TahesType’s (Mechanical keyboard maker)
Even something as specific as mechanical keyboard construction can get big on Twitch. TaehaTypes started making keyboards while studying Computer Science Engineering at the University of California. He now has a job at IBM and shares his knowledge and love for the craft with his following.
MissCookiez (Drawing & art)
MizzCookiez is an artist and streamer on Twitch. She does all kinds of drawing and painting you can check out!
BrickinNick (Lego building)
BrickNick is an excellent example of how to create a brand around your content. He is a professional brick builder who became huge on Twitch doing what he loved.
Kitboga (Pranking tech-support scammers)
Kitboga is a steamer whose content mainly focuses on scambaiting against scams over the phone. This leads to some hilarious moments that have catapulted his channel to success.
DevWars (Esport for code developers)
This Twitch channel offers a unique concept. They stream a live game show for coding developers. The goal is for the players to code the best website they can within a set timeframe, making for both entertaining and educational live streams.
Crazy_japanese (Travel channel about japan)
Want to learn more about life and culture in Japan? Then this channel is right up your alley. Crazy_japanese is a professional Japanese teacher who also live streams on Twitch in her free time. Her content revolves around food, culture, and life in Japan.
There are just a handful of examples. There are many more in these and other categories we missed, like workout channels, ASMR, and more.

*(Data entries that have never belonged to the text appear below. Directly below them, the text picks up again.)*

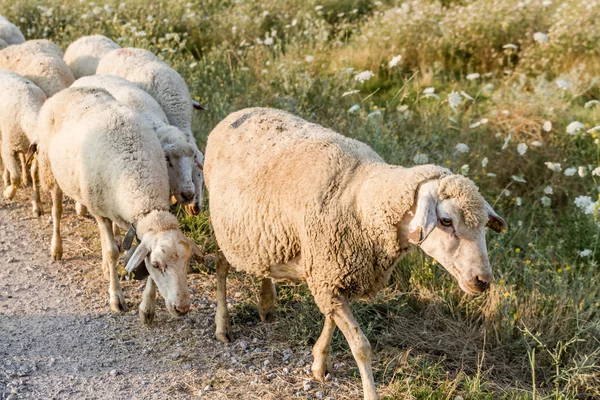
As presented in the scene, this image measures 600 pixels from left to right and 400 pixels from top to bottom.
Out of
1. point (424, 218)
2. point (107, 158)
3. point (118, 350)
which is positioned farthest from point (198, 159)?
point (424, 218)

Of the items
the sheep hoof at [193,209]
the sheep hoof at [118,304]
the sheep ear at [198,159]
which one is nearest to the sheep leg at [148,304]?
the sheep hoof at [118,304]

Does Non-Gaming Content Earn Less?
One question that arises around non-gaming channels on Twitch is if they earn as much as gaming content. After all, if gaming is by far the most popular category, it would make sense for advertisers to focus on those channels.
Unfortunately, there are no statistics on earnings per streaming category. But non-gaming channels are, of course, also eligible for the Twitch Affiliate and Partner Programs.

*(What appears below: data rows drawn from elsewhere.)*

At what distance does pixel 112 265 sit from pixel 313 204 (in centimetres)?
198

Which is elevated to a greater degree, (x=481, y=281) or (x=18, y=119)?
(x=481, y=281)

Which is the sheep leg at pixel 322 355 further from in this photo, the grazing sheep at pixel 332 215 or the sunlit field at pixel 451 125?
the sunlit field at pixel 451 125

Another way most streamers make money is with sponsorships. While you might be missing out on some of the more gaming-targeted sponsors like G-fuel, there are tons of other opportunities out there. And while there might be more potential sponsors/advertisers for gaming content, if you find the right ones for your channel, you can make a great living.

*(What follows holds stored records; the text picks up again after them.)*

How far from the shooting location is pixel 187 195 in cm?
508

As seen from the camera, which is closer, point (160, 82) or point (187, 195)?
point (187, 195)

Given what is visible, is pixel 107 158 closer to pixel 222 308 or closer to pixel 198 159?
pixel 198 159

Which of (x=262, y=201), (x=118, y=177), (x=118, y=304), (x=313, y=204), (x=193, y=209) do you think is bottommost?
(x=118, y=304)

Donations are also huge for arts & crafts channels. But again, this also depends on many factors like audience engagement, etc.
So the answer is it probably does not play a significant role. It is more up to the streamer; How active are they with reaching out to new sponsors, creating merchandise, and finding innovative ways to let others support their work.
If you want to find out how much you could earn on Twitch, check out our little guide here.
Is it Worth Starting a Non-Gaming Channel on Twitch
If you are considering starting a non-gaming channel on Twitch but have been deterred by thinking, ‘Twitch is just for gamers,’ we tell you this; There has not been a better time for non-gaming content on the platform!
Before, Youtube Live might have been the home for such content, but as Twitch has evolved over the years, a vast audience is there wanting more than just games.
Today, Twitch has proved that there is an audience hungry for more non-gaming content. And if you have something unique and fun to bring to the table, you can grow a successful channel.
Is Twitch just for gamers? The answer; Of course not. There are thousands of non-gaming channels on Twitch, and many of these are on the rise. Just look at massive channels like Kitboga or ThatViolinChick.